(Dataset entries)
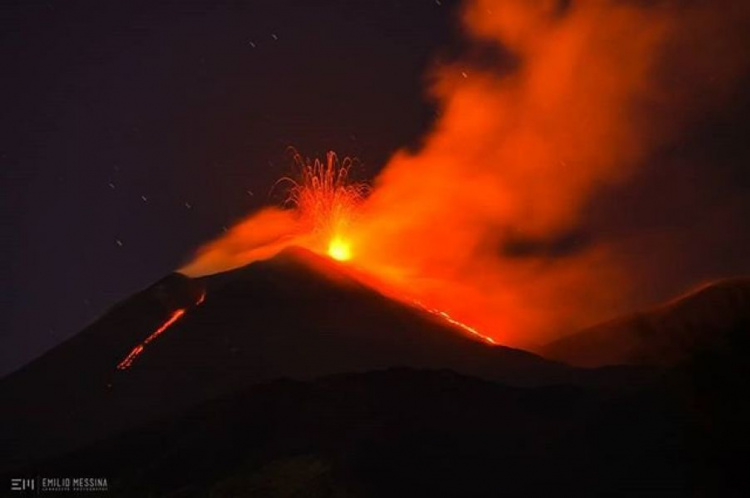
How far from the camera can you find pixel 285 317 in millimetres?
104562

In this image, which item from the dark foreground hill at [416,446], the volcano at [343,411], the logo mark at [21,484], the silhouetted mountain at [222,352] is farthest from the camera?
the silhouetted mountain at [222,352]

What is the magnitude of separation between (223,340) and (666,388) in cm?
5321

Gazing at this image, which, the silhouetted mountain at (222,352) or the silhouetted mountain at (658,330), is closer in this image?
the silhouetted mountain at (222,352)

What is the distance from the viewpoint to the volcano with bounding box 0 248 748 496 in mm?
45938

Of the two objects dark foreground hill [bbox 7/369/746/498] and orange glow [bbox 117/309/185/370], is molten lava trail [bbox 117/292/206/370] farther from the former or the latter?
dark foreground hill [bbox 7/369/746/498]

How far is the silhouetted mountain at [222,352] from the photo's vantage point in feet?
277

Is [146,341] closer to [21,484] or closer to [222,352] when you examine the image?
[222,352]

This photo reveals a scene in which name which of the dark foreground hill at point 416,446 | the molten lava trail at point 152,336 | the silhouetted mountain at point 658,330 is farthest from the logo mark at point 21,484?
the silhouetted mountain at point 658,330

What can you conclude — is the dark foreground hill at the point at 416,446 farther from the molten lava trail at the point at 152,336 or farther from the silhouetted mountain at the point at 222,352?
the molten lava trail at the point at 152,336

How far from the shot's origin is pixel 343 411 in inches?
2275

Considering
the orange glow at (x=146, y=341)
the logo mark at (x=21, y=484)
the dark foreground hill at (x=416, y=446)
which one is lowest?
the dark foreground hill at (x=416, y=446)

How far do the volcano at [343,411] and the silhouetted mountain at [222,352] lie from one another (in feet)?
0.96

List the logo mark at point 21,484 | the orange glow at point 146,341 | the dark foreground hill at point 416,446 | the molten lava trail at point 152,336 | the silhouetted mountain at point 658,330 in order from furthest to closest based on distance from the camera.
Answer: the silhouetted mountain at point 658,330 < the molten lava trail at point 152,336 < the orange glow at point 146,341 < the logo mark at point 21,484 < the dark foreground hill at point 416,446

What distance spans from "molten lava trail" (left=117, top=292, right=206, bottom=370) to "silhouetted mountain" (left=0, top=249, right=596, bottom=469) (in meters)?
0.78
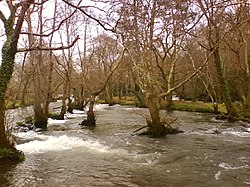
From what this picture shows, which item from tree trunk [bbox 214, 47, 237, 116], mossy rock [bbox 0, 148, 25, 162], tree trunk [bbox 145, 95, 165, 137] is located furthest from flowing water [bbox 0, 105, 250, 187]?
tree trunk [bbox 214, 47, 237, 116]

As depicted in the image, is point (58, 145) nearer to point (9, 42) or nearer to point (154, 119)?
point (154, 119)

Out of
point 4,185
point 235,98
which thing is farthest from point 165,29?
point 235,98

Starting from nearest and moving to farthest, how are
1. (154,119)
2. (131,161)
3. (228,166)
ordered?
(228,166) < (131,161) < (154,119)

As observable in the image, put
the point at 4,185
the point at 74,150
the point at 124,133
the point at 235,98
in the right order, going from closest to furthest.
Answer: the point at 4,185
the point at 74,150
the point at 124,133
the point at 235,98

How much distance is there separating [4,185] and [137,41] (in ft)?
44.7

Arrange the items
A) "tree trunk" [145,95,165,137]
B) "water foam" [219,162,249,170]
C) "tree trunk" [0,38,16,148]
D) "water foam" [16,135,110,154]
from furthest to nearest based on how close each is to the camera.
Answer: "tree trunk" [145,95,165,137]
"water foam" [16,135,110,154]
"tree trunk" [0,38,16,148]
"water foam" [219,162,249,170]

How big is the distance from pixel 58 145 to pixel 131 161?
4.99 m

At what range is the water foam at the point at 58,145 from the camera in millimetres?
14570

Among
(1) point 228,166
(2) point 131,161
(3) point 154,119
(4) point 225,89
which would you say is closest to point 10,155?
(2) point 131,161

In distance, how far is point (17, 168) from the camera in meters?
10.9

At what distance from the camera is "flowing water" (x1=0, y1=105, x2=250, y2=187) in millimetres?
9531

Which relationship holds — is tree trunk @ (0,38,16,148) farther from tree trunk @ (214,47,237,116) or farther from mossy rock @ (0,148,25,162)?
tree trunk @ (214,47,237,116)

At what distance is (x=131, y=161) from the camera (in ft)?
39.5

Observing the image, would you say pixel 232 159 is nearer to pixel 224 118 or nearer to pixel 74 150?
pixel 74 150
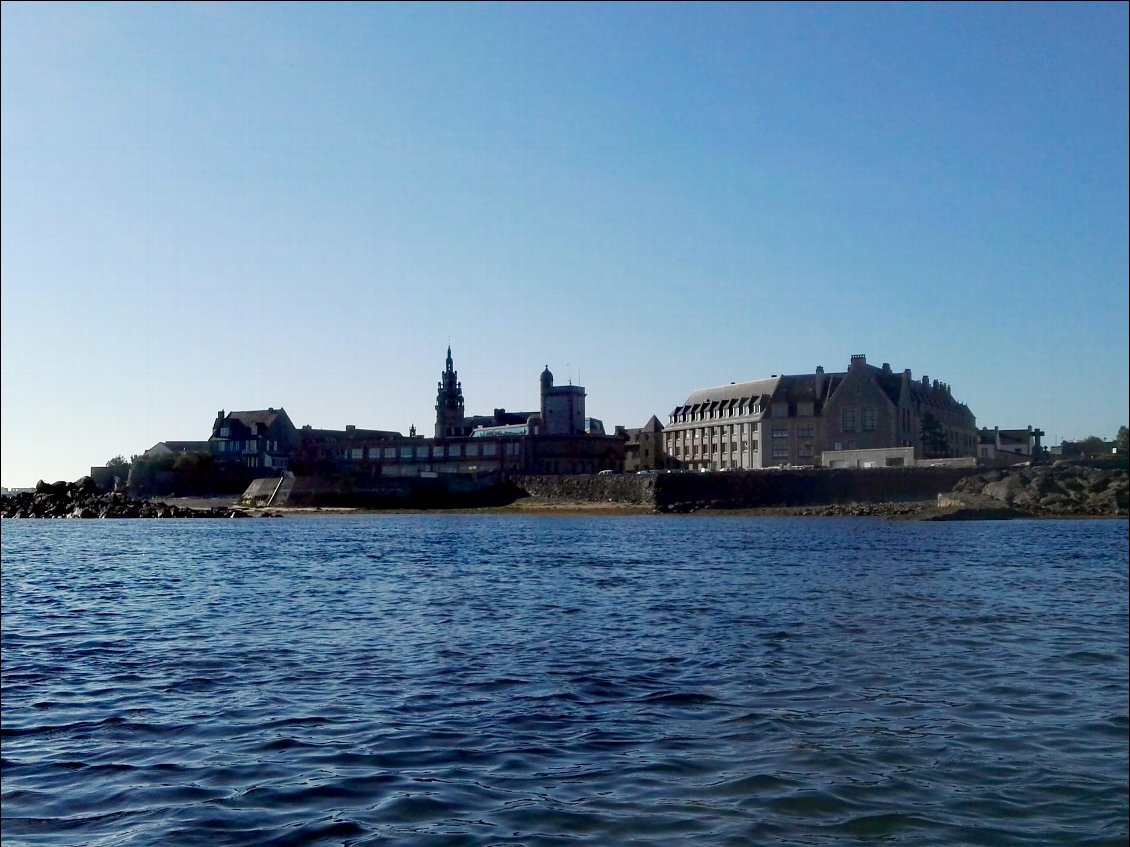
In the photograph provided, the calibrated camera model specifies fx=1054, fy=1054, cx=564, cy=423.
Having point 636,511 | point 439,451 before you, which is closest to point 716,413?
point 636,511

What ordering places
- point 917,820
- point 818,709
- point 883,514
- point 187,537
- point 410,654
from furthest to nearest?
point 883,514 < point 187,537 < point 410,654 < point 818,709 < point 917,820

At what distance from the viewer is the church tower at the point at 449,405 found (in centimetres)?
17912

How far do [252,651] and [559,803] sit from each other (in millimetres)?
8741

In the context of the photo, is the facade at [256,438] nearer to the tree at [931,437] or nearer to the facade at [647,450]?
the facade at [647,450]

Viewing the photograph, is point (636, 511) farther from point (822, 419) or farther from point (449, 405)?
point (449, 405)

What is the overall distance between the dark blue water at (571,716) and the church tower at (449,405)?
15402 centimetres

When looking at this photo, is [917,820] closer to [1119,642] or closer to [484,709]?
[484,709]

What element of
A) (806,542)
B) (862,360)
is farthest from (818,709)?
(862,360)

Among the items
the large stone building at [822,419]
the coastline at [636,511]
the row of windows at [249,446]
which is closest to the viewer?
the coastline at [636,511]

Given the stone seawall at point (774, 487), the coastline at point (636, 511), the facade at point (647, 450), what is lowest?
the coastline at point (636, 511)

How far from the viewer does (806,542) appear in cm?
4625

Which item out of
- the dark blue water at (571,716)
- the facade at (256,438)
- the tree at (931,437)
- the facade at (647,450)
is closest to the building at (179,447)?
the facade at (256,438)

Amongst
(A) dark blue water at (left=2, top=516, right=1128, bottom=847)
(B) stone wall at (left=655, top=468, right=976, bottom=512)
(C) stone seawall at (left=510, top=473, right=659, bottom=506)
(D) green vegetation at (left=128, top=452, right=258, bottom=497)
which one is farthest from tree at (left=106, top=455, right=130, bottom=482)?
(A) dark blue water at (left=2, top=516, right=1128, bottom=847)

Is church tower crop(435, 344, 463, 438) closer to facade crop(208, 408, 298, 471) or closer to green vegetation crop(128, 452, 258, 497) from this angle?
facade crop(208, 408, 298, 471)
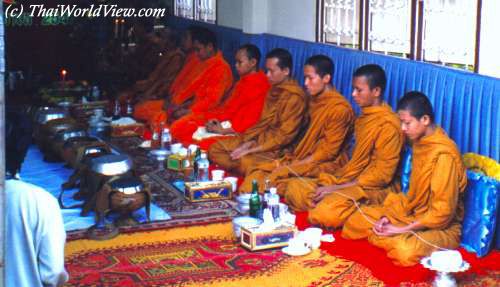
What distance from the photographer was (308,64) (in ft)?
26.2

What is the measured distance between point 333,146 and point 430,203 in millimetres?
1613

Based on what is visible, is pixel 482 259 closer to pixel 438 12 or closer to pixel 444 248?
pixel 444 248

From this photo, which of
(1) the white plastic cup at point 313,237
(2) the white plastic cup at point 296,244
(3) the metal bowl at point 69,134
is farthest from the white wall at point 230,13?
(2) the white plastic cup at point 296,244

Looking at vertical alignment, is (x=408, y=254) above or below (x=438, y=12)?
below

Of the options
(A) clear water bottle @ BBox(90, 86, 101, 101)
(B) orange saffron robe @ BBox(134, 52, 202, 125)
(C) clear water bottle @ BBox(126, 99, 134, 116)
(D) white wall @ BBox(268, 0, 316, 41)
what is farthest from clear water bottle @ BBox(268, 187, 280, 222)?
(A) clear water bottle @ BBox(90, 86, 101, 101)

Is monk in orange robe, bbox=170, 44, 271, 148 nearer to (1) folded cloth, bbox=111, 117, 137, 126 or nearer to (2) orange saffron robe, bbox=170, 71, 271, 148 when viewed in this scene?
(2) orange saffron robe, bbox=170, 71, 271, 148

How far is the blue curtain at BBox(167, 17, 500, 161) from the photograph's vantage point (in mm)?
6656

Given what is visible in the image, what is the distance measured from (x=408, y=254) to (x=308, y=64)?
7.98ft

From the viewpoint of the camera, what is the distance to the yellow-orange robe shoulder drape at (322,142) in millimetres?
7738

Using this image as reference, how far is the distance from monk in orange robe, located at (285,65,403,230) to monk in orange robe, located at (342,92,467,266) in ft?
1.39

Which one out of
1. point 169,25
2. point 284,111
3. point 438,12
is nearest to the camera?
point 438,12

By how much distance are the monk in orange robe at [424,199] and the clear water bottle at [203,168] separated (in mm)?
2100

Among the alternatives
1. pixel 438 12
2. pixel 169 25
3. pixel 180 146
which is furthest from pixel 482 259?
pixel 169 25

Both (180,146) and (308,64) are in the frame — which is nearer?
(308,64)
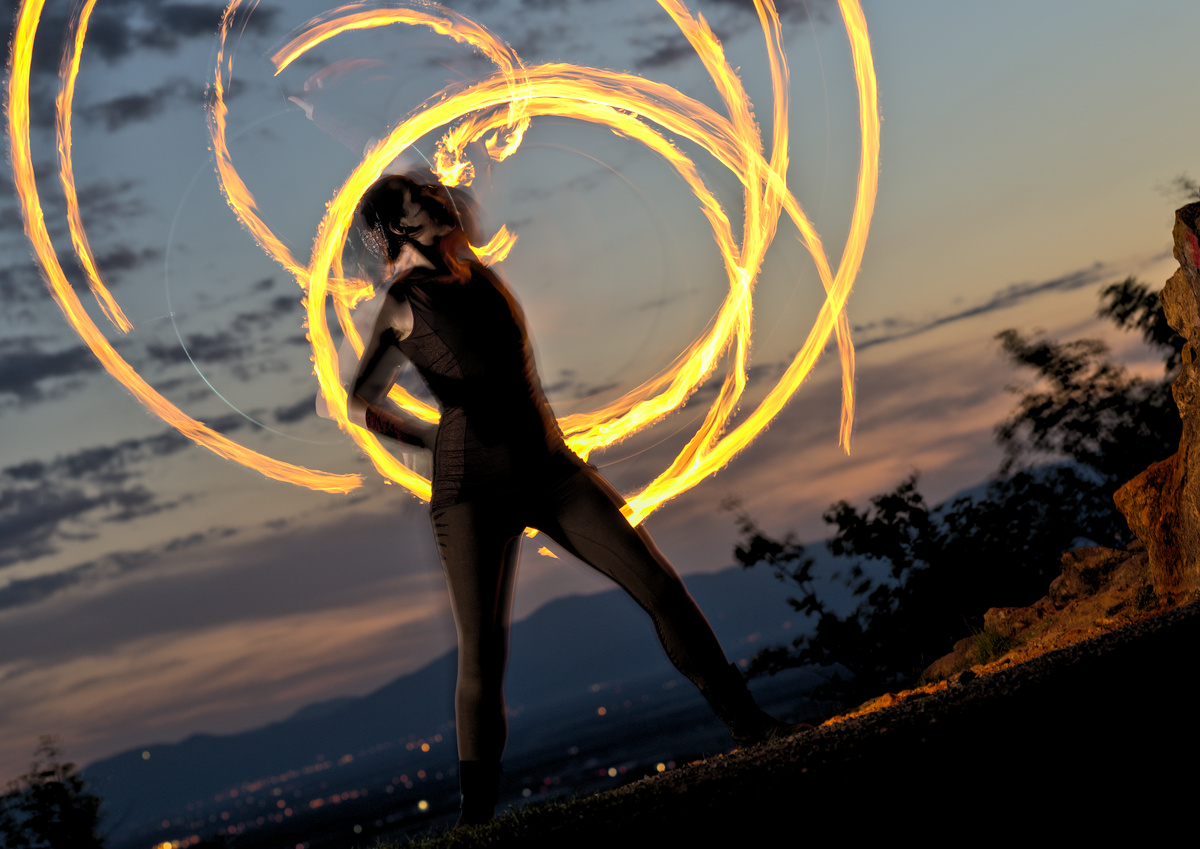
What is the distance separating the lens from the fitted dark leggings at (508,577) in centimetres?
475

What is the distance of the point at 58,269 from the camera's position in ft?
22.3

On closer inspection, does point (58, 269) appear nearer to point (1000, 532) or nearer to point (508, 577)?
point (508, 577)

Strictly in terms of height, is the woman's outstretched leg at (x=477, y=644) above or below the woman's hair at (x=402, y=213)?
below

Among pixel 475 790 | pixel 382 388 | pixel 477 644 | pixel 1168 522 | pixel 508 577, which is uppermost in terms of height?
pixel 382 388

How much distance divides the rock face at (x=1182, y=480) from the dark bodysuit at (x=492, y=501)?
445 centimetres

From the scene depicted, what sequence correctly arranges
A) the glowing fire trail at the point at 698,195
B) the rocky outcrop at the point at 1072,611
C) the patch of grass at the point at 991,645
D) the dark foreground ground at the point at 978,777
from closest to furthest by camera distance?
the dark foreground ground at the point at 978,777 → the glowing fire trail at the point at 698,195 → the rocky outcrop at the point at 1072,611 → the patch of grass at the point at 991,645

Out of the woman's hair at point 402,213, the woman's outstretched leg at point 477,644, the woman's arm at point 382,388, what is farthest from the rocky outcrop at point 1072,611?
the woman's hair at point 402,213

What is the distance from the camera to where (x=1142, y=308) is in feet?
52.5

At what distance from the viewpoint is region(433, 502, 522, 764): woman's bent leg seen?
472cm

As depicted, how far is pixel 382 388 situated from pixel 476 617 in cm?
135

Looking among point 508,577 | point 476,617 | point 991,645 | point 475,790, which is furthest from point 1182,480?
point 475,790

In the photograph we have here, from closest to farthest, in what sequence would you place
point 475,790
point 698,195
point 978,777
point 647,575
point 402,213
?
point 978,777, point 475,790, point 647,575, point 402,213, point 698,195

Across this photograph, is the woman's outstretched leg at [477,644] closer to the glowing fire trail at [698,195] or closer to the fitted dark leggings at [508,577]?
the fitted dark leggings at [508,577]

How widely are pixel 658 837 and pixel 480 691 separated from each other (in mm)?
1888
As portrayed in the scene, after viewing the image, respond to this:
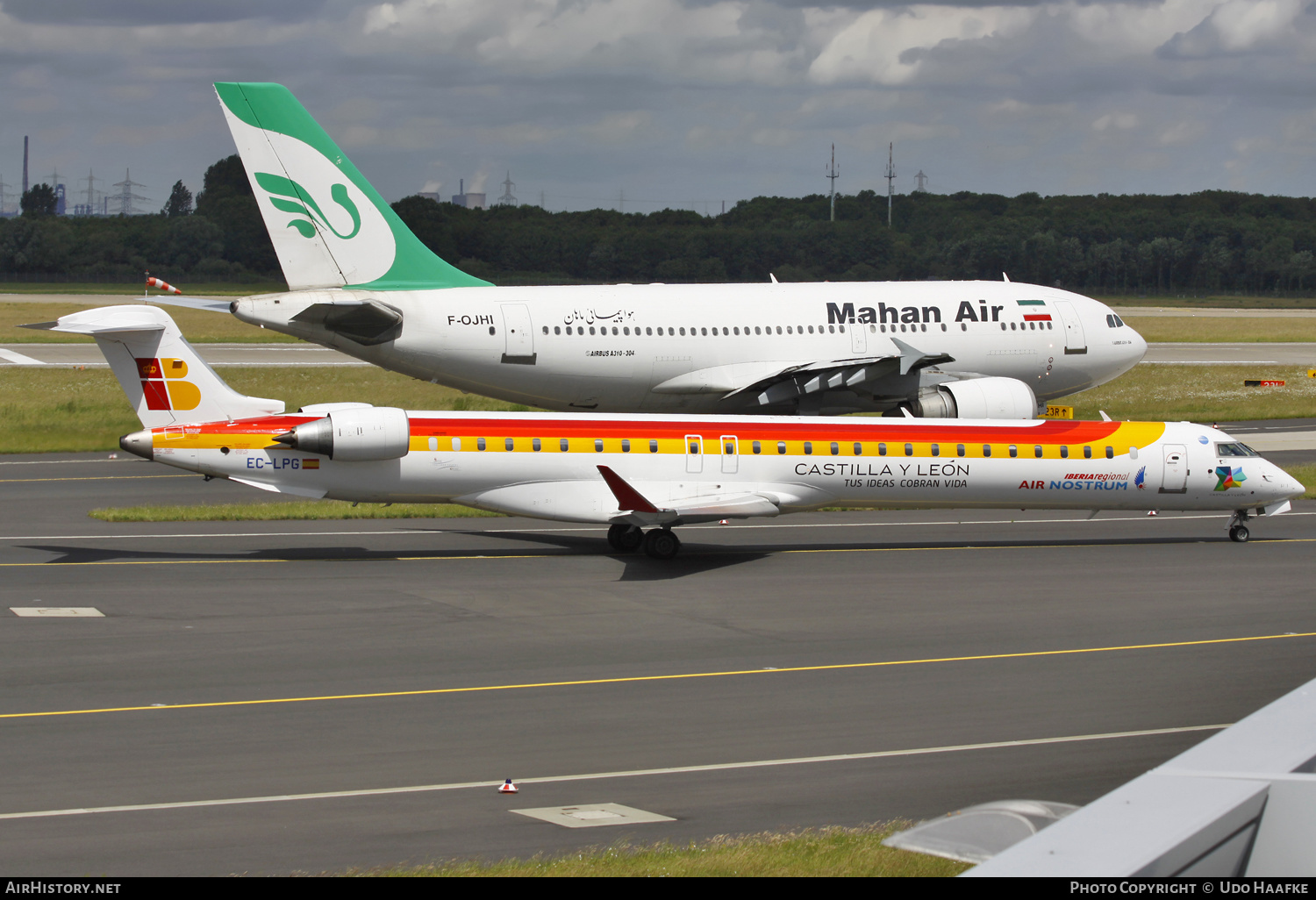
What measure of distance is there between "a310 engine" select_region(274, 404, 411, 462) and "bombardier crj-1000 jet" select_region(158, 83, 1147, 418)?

- [Instructions to follow] Output the data from the line with "Looking among point" through the final line as a JSON list of strings, one per line, skipping blank lines. Leave out any picture.

- [Solution for this task]
[
  "Looking among point 508,577 | point 476,617 | point 991,645 | point 475,790, which is furthest from point 1182,480?",
  "point 475,790",
  "In the photograph we have here, from closest to farthest, in what sequence would you place",
  "point 475,790",
  "point 698,195",
  "point 978,777",
  "point 647,575",
  "point 402,213",
  "?",
  "point 978,777, point 475,790, point 647,575, point 402,213, point 698,195",
  "Across this photograph, is the woman's outstretched leg at [477,644] closer to the glowing fire trail at [698,195] or closer to the fitted dark leggings at [508,577]?",
  "the fitted dark leggings at [508,577]",
  "How widely are pixel 658 837 and pixel 480 691 separated from each other (in mm)?",
  "1888",
  "As portrayed in the scene, after viewing the image, respond to this:",
  "What measure of distance is there between \"a310 engine\" select_region(274, 404, 411, 462) and \"bombardier crj-1000 jet\" select_region(158, 83, 1147, 418)?"
]